Matahari belum tenggelam, menyinari jagat raya. Kehangatan senja menemani insan yang pulang ke rumah masing-masing. Tepat pada saat adzan maghrib berkumandang, reporter DK sampai di depan sebuah gapura bertuliskan “marhaaban bi qudumikum“. Ya…sebuah ucapan hangat yang khas untuk menyambut kedatangan para tamu, baik yang hanya mampir saja untuk sholat, ataupun bagi para tamu yang sengaja berkunjung. Di dalamnya tampak bangunan masjid dengan ciri arsitektur Minangkabau, yang walaupun kelihatan tua, tapi masih tetap utuh dan berdiri dengan megahnya.
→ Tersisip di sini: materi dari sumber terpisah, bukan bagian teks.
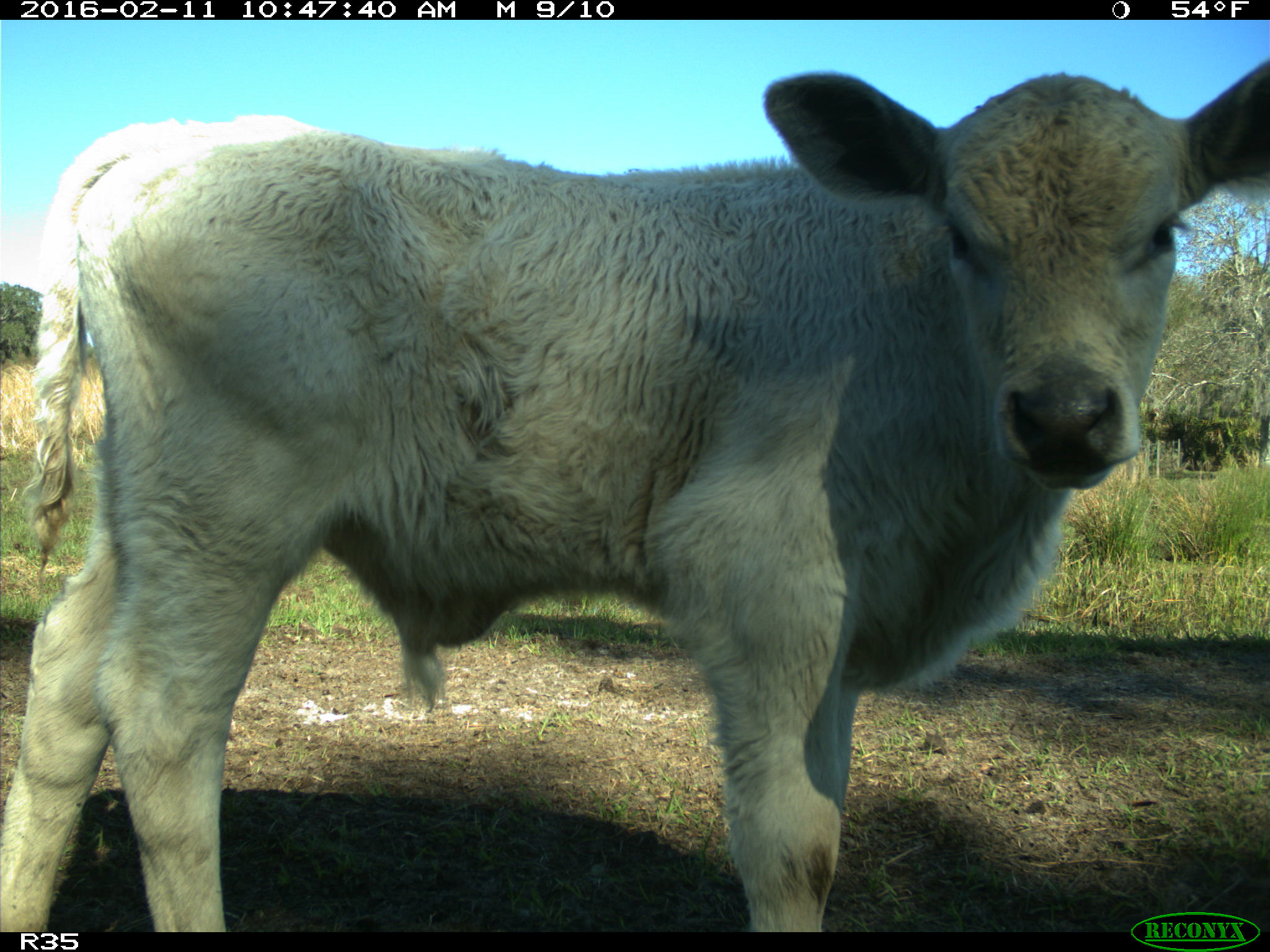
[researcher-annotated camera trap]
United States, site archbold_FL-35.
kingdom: Animalia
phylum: Chordata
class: Mammalia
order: Artiodactyla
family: Bovidae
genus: Bos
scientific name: Bos taurus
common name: domestic cow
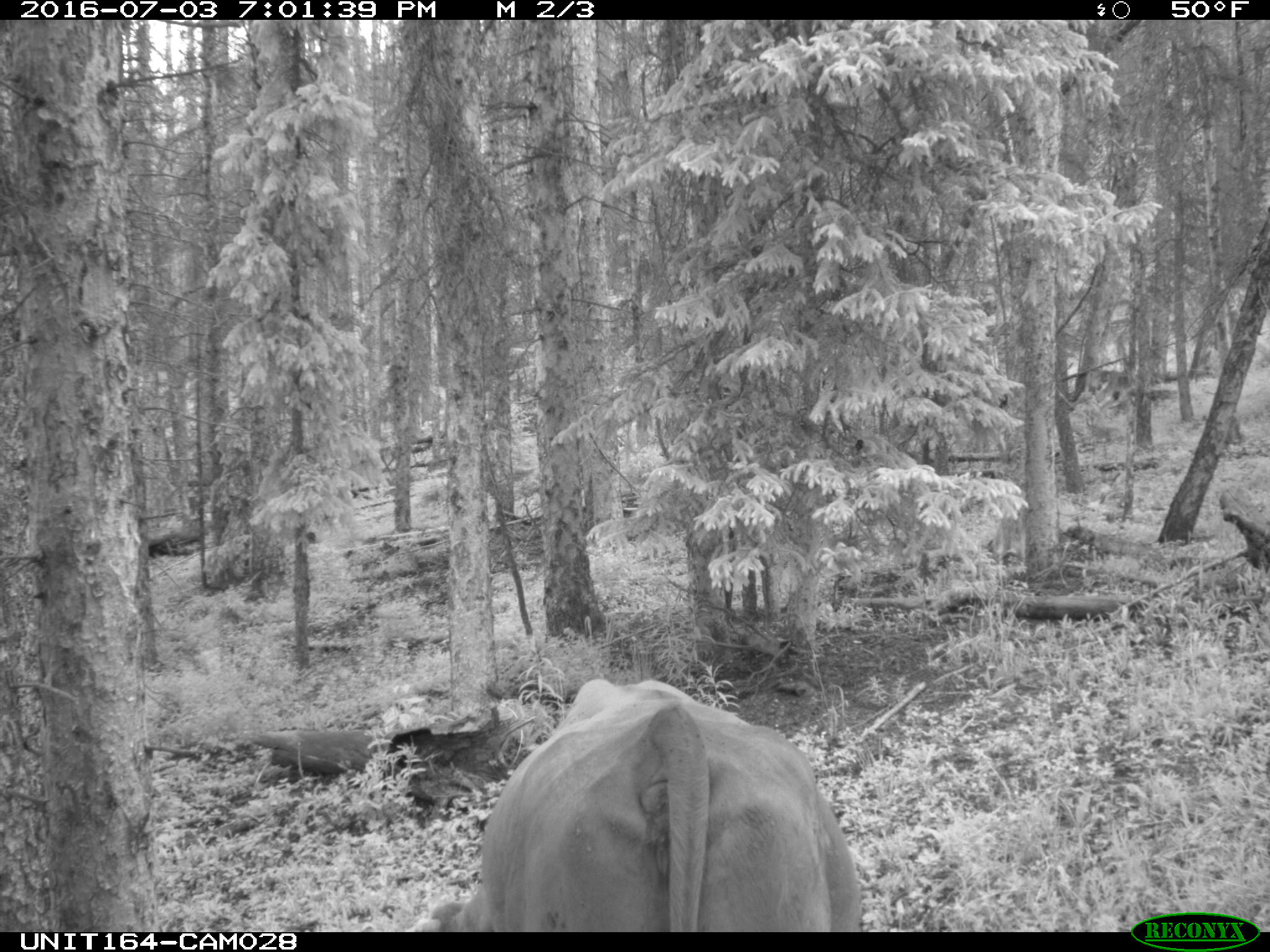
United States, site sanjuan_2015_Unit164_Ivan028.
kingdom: Animalia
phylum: Chordata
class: Mammalia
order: Artiodactyla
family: Bovidae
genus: Bos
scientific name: Bos taurus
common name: domestic cow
Bos taurus (domestic cow).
Tiada lain, kalau bukan Perguruan Thawalib. Ya, pesantren yang didirikan oleh Dr. H. Abdul Karim Amrullah pada tahun 1911 itu, aromanya masih tetap menggema sebagai sebuah perguruan yang telah lama malang-melintang di dunia pendidikan. Berdiri tegak di antara dua kaki gunung, yaitu gunung Tandikat dan Singgalang. Di sebuah perkampungan yang masih mencitrakan adat istiadat yang kuat serta kultur yang masih melekat menjadi pijakan warganya. Untuk menuju ke Perguruan Thawalib sangatlah mudah, selain karena keterkenalan pesantrennya, juga letaknya sangat strategis, berada di tengah kota Padang Panjang (sekitar 80 km dari kota Padang).
Perguruan Thawalib merupakan salah satu contoh sebagai pesantren yang masih bertahan dari mulai zaman penajajahan Belanja hingga zaman modern ini. Dari tahun 1911 sampai sekarang, bukanlah waktu yang singkat, apalagi untuk mempertahankan ciri khas pesantren. Ciri khas pendidikan pesantren, kultur dan spirit perjuangan masih tetap terjaga.
Pase demi pase telah dilewati oleh perguruan Thawalib. Pada tahun 1923, Perguruan Thawalib terlibat dan ikut berjuang melawan segala bentuk imperialisme. Kemudian pada tahun 1926, Padang Panjang dilanda gempa bumi, sehingga memporakporandakan kota indah tersebut, termasuk bangunan Perguruan Thawalib yang pada waktu itu sedang mekar-mekarnya.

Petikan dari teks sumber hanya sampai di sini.